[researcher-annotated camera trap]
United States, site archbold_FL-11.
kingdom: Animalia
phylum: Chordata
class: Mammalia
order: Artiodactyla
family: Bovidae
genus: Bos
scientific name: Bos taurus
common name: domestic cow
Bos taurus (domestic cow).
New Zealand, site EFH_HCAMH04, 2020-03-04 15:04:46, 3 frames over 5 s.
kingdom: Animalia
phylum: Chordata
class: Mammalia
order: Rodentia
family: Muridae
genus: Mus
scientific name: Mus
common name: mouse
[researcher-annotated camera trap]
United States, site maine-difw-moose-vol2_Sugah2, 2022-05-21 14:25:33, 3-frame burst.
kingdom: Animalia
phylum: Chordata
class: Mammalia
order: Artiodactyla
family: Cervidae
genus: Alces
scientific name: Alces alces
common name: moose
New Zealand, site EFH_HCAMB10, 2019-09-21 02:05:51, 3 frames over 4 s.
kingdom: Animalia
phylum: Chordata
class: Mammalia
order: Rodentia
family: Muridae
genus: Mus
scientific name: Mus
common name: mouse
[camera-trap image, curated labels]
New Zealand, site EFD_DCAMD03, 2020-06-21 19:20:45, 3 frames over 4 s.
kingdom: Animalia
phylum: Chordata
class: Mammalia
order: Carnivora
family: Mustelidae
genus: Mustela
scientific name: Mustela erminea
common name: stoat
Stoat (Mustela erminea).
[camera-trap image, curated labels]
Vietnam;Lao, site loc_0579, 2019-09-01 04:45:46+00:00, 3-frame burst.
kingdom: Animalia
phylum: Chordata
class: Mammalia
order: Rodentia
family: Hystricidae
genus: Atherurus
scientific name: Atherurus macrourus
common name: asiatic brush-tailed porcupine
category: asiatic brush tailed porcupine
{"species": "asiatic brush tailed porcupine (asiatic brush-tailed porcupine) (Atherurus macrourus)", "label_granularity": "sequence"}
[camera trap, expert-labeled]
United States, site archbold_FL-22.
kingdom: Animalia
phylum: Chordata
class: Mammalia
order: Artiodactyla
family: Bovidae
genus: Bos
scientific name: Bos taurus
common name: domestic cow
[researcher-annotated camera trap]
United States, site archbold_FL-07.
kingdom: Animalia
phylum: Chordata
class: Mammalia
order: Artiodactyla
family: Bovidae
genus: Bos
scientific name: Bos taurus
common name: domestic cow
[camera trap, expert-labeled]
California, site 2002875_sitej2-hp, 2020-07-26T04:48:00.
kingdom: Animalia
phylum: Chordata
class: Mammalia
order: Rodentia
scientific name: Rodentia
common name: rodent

▸ **WORK TASK**
Print the entries again so that each one matches exactly.

▸ **RESULT OF THIS EXERCISE**
[researcher-annotated camera trap]
United States, site archbold_FL-11.
kingdom: Animalia
phylum: Chordata
class: Mammalia
order: Artiodactyla
family: Bovidae
genus: Bos
scientific name: Bos taurus
common name: domestic cow
Bos taurus (domestic cow).
New Zealand, site EFH_HCAMH04, 2020-03-04 15:04:46, 3 frames over 5 s.
kingdom: Animalia
phylum: Chordata
class: Mammalia
order: Rodentia
family: Muridae
genus: Mus
scientific name: Mus
common name: mouse
[researcher-annotated camera trap]
United States, site maine-difw-moose-vol2_Sugah2, 2022-05-21 14:25:33, 3-frame burst.
kingdom: Animalia
phylum: Chordata
class: Mammalia
order: Artiodactyla
family: Cervidae
genus: Alces
scientific name: Alces alces
common name: moose
New Zealand, site EFH_HCAMB10, 2019-09-21 02:05:51, 3 frames over 4 s.
kingdom: Animalia
phylum: Chordata
class: Mammalia
order: Rodentia
family: Muridae
genus: Mus
scientific name: Mus
common name: mouse
[camera-trap image, curated labels]
New Zealand, site EFD_DCAMD03, 2020-06-21 19:20:45, 3 frames over 4 s.
kingdom: Animalia
phylum: Chordata
class: Mammalia
order: Carnivora
family: Mustelidae
genus: Mustela
scientific name: Mustela erminea
common name: stoat
Stoat (Mustela erminea).
[camera-trap image, curated labels]
Vietnam;Lao, site loc_0579, 2019-09-01 04:45:46+00:00, 3-frame burst.
kingdom: Animalia
phylum: Chordata
class: Mammalia
order: Rodentia
family: Hystricidae
genus: Atherurus
scientific name: Atherurus macrourus
common name: asiatic brush-tailed porcupine
category: asiatic brush tailed porcupine
{"species": "asiatic brush tailed porcupine (asiatic brush-tailed porcupine) (Atherurus macrourus)", "label_granularity": "sequence"}
[camera trap, expert-labeled]
United States, site archbold_FL-22.
kingdom: Animalia
phylum: Chordata
class: Mammalia
order: Artiodactyla
family: Bovidae
genus: Bos
scientific name: Bos taurus
common name: domestic cow
[researcher-annotated camera trap]
United States, site archbold_FL-07.
kingdom: Animalia
phylum: Chordata
class: Mammalia
order: Artiodactyla
family: Bovidae
genus: Bos
scientific name: Bos taurus
common name: domestic cow
[camera trap, expert-labeled]
California, site 2002875_sitej2-hp, 2020-07-26T04:48:00.
kingdom: Animalia
phylum: Chordata
class: Mammalia
order: Rodentia
scientific name: Rodentia
common name: rodent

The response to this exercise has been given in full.